>>>

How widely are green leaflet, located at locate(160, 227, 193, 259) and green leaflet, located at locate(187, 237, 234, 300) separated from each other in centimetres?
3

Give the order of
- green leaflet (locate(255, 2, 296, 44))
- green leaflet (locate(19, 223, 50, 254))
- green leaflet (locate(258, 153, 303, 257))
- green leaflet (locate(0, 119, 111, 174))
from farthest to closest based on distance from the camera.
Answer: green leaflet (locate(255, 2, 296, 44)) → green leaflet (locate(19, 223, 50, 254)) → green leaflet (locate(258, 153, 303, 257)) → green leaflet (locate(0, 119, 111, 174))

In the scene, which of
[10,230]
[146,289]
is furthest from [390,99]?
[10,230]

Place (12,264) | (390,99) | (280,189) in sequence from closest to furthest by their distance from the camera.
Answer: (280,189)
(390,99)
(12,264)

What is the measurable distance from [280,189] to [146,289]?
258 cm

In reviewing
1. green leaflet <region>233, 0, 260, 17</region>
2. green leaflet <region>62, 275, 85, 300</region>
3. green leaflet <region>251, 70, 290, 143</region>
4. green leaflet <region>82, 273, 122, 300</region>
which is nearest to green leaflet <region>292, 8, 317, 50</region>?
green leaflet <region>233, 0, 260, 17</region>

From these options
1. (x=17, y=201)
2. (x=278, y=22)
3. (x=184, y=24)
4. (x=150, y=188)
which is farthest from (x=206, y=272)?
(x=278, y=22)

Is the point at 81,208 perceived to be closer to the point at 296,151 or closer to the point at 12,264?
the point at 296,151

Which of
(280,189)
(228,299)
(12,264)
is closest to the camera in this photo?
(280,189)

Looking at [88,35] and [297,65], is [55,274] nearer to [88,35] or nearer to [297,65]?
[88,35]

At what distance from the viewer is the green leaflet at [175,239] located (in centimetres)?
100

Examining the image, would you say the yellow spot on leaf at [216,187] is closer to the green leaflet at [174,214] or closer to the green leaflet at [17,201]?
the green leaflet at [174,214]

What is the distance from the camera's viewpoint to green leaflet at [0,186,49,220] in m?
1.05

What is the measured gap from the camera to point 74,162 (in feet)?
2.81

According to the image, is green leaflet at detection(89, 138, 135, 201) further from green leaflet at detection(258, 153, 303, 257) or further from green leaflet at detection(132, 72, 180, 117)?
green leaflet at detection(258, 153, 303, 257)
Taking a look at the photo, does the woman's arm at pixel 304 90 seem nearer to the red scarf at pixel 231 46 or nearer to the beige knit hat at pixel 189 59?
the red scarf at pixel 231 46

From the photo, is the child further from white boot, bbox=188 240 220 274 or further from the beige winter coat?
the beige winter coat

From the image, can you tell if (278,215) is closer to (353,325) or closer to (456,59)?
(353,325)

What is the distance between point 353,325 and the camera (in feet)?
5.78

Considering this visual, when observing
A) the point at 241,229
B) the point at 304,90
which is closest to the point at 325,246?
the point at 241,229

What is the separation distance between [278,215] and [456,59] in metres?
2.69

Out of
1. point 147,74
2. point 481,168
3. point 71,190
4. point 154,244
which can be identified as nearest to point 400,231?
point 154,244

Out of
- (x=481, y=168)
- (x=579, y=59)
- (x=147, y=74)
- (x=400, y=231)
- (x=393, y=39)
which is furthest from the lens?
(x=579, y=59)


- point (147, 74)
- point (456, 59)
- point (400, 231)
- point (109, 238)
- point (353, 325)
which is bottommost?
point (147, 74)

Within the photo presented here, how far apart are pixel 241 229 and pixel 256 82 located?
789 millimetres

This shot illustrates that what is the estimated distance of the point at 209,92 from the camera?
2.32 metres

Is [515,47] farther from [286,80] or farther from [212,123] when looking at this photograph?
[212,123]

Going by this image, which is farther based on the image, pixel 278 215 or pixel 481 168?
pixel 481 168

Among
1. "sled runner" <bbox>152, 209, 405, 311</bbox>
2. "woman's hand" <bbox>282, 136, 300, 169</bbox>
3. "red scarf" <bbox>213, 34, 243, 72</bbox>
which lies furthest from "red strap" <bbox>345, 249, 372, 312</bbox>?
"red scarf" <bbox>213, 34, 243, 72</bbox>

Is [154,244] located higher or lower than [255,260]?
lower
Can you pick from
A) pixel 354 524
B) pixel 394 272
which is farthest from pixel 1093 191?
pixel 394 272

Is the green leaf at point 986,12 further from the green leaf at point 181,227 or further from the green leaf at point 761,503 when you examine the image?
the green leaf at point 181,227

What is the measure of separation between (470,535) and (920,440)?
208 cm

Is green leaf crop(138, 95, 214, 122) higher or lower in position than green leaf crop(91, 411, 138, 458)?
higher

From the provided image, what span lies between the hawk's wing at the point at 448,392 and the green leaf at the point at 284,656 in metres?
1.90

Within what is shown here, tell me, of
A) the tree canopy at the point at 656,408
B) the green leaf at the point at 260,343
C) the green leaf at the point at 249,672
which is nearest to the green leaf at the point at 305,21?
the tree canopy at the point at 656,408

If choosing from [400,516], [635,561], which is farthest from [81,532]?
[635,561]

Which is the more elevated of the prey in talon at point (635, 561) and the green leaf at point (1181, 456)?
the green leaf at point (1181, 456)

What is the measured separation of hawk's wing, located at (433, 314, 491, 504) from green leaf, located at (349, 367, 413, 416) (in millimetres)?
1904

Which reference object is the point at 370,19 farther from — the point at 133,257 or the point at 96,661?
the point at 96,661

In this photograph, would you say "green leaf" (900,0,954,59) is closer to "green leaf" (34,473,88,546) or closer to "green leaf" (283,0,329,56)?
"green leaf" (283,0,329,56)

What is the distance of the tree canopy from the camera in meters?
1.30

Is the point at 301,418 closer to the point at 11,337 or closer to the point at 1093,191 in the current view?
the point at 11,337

<<<

> **Task requirements**:
All of the data shown above must be copied exactly.

> **Answer for the task**:
How widely are green leaflet, located at locate(160, 227, 193, 259) and green leaflet, located at locate(187, 237, 234, 300) separated from each other in centimetres?
3

Give the order of
- green leaflet (locate(255, 2, 296, 44))
- green leaflet (locate(19, 223, 50, 254))
- green leaflet (locate(258, 153, 303, 257))
- green leaflet (locate(0, 119, 111, 174))
from farthest to closest based on distance from the camera.
Answer: green leaflet (locate(255, 2, 296, 44)) → green leaflet (locate(19, 223, 50, 254)) → green leaflet (locate(258, 153, 303, 257)) → green leaflet (locate(0, 119, 111, 174))

In the scene, which of
[10,230]
[146,289]
is furthest from [390,99]?
[10,230]

Place (12,264) | (390,99) | (280,189) in sequence from closest to furthest by their distance from the camera.
Answer: (280,189)
(390,99)
(12,264)

What is the measurable distance from [280,189] to [146,289]?
258 cm

In reviewing
1. green leaflet <region>233, 0, 260, 17</region>
2. green leaflet <region>62, 275, 85, 300</region>
3. green leaflet <region>251, 70, 290, 143</region>
4. green leaflet <region>82, 273, 122, 300</region>
which is nearest to green leaflet <region>292, 8, 317, 50</region>?
green leaflet <region>233, 0, 260, 17</region>

From these options
1. (x=17, y=201)
2. (x=278, y=22)
3. (x=184, y=24)
4. (x=150, y=188)
which is farthest from (x=206, y=272)?
(x=278, y=22)

Is the point at 81,208 perceived to be closer to the point at 296,151 or closer to the point at 12,264?
the point at 296,151

Which of
(280,189)
(228,299)
(12,264)
is closest to the camera in this photo?
(280,189)

Looking at [88,35] and [297,65], is [55,274] nearer to [88,35] or nearer to [297,65]?
[88,35]

At what distance from the viewer is the green leaflet at [175,239] located (in centimetres)?
100

Examining the image, would you say the yellow spot on leaf at [216,187] is closer to the green leaflet at [174,214] or closer to the green leaflet at [17,201]?
the green leaflet at [174,214]

What is the distance from the camera's viewpoint to green leaflet at [0,186,49,220] in m?
1.05

What is the measured gap from the camera to point 74,162 (in feet)?
2.81

According to the image, is green leaflet at detection(89, 138, 135, 201) further from green leaflet at detection(258, 153, 303, 257) or further from green leaflet at detection(132, 72, 180, 117)?
green leaflet at detection(258, 153, 303, 257)
Taking a look at the photo, does the woman's arm at pixel 304 90 seem nearer to the red scarf at pixel 231 46 or nearer to the beige knit hat at pixel 189 59?
the red scarf at pixel 231 46

From the photo, is the child further from white boot, bbox=188 240 220 274 or further from the beige winter coat?
the beige winter coat

From the image, can you tell if (278,215) is closer to (353,325) or closer to (456,59)?
(353,325)

What is the distance between point 353,325 and the camera (in feet)?
5.78

Considering this visual, when observing
A) the point at 241,229
B) the point at 304,90
which is closest to the point at 325,246?
the point at 241,229

What is the separation distance between [278,215] and [456,59] in metres?
2.69

Out of
1. point 147,74
2. point 481,168
3. point 71,190
4. point 154,244
which can be identified as nearest to point 400,231?
point 154,244

Out of
- (x=481, y=168)
- (x=579, y=59)
- (x=147, y=74)
- (x=400, y=231)
- (x=393, y=39)
which is furthest from the lens?
(x=579, y=59)


- point (147, 74)
- point (456, 59)
- point (400, 231)
- point (109, 238)
- point (353, 325)
which is bottommost?
point (147, 74)

Within the photo presented here, how far apart are pixel 241 229 and pixel 256 82 located?
789 millimetres

This shot illustrates that what is the estimated distance of the point at 209,92 from the camera?
2.32 metres

Is [515,47] farther from [286,80] or farther from [212,123] when looking at this photograph?
[212,123]

Going by this image, which is farther based on the image, pixel 278 215 or pixel 481 168?
pixel 481 168

Among
1. "sled runner" <bbox>152, 209, 405, 311</bbox>
2. "woman's hand" <bbox>282, 136, 300, 169</bbox>
3. "red scarf" <bbox>213, 34, 243, 72</bbox>
which lies furthest from "red strap" <bbox>345, 249, 372, 312</bbox>?
"red scarf" <bbox>213, 34, 243, 72</bbox>

Is [154,244] located higher or lower than [255,260]?
lower
Can you pick from
A) pixel 354 524
B) pixel 394 272
which is farthest from pixel 1093 191?
pixel 394 272

Is the green leaf at point 986,12 further from the green leaf at point 181,227 or further from the green leaf at point 761,503 when you examine the image?
the green leaf at point 181,227

What is the measure of separation between (470,535) and (920,440)?
208 cm

Is green leaf crop(138, 95, 214, 122) higher or lower in position than green leaf crop(91, 411, 138, 458)?
higher

From the provided image, what span lies between the hawk's wing at the point at 448,392 and the green leaf at the point at 284,656 in metres?
1.90

Within what is shown here, tell me, of
A) the tree canopy at the point at 656,408
B) the green leaf at the point at 260,343
C) the green leaf at the point at 249,672
which is nearest to the green leaf at the point at 305,21?
the tree canopy at the point at 656,408

If choosing from [400,516], [635,561], which is farthest from [81,532]?
[635,561]

Which is the more elevated of the prey in talon at point (635, 561) and the green leaf at point (1181, 456)?
the green leaf at point (1181, 456)

What is the measured separation of hawk's wing, located at (433, 314, 491, 504) from green leaf, located at (349, 367, 413, 416) (in millimetres)?
1904

Which reference object is the point at 370,19 farther from — the point at 133,257 or the point at 96,661?
the point at 96,661

In this photograph, would you say "green leaf" (900,0,954,59) is closer to "green leaf" (34,473,88,546) or closer to "green leaf" (283,0,329,56)?
"green leaf" (283,0,329,56)

What is the distance of the tree canopy from the camera in meters?
1.30

Is the point at 301,418 closer to the point at 11,337 or closer to the point at 1093,191 in the current view?
the point at 11,337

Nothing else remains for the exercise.